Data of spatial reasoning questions
[start]

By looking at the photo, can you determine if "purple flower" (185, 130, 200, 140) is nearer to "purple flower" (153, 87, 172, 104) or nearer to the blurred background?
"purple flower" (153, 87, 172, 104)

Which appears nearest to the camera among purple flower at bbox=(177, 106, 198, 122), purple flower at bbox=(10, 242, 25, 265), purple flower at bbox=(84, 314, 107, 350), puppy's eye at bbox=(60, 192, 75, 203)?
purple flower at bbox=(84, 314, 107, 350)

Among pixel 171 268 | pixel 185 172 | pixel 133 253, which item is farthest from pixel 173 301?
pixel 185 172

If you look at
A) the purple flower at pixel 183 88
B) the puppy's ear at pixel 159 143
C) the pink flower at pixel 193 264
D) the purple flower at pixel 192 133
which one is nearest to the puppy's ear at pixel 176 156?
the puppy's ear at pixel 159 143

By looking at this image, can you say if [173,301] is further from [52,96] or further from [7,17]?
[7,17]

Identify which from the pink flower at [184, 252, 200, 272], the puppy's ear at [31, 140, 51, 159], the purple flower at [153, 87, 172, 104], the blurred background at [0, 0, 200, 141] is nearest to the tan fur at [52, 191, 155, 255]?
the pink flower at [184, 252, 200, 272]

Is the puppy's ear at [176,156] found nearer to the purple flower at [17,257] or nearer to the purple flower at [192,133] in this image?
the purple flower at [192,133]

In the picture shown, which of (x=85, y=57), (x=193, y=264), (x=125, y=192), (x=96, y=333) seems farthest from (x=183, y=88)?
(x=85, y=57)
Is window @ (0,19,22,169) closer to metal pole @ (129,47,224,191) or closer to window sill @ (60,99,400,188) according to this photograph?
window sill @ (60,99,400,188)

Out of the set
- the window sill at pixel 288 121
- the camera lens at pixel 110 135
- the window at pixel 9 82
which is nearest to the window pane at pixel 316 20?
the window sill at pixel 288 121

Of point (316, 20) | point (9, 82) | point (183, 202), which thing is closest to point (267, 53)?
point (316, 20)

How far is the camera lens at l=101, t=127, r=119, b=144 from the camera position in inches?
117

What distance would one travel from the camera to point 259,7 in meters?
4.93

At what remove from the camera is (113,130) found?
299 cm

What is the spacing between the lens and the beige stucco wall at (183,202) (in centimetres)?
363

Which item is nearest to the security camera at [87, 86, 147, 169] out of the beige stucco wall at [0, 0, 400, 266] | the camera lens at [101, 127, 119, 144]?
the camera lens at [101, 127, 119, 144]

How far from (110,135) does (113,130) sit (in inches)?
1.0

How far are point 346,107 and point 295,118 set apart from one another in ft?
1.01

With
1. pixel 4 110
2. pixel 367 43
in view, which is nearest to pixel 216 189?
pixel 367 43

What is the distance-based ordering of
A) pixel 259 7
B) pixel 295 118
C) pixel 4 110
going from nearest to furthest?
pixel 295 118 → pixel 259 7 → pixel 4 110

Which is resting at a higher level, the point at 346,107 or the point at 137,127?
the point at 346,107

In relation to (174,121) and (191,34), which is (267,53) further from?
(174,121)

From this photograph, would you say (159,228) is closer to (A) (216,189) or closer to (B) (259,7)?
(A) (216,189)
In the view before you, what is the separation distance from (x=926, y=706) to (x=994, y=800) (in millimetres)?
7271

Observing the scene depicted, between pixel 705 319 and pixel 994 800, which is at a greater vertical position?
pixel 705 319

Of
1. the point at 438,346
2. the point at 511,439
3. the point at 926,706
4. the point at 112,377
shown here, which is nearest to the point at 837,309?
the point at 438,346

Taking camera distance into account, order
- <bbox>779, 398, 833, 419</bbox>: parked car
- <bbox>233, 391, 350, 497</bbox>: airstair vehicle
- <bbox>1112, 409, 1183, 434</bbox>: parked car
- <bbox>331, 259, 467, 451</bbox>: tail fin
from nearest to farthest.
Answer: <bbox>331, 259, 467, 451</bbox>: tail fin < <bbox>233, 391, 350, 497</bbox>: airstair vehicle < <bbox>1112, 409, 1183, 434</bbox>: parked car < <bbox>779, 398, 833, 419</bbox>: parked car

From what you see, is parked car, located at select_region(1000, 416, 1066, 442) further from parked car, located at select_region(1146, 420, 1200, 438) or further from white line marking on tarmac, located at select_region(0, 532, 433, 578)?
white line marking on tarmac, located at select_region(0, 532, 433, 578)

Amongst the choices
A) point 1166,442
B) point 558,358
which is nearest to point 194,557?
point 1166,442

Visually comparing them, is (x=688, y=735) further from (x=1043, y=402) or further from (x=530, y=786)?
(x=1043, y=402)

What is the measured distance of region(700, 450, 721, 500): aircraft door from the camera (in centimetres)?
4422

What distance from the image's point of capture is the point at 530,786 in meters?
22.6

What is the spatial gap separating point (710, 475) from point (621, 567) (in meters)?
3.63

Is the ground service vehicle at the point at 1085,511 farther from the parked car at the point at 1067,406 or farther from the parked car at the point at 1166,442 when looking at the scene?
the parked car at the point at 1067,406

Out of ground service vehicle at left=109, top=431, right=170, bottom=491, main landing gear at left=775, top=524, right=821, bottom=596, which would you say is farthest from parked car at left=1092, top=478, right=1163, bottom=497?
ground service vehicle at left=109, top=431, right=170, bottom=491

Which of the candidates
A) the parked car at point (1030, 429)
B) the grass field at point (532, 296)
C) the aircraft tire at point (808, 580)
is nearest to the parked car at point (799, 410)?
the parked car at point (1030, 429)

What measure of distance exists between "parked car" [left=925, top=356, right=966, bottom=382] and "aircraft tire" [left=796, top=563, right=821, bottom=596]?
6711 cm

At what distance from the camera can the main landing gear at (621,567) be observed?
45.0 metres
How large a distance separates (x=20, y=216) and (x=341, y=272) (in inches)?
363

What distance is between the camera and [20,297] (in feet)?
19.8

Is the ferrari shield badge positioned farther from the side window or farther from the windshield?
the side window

[end]

**GIVEN EXERCISE:** Pull out every line of the data above that contains the string "found", matching case exactly.

**SOLUTION TO THIS EXERCISE:**
Is the puppy's ear at [176,156] found nearer to the purple flower at [17,257] or nearer to the purple flower at [192,133] in this image?
At what remove from the camera is (113,130) found?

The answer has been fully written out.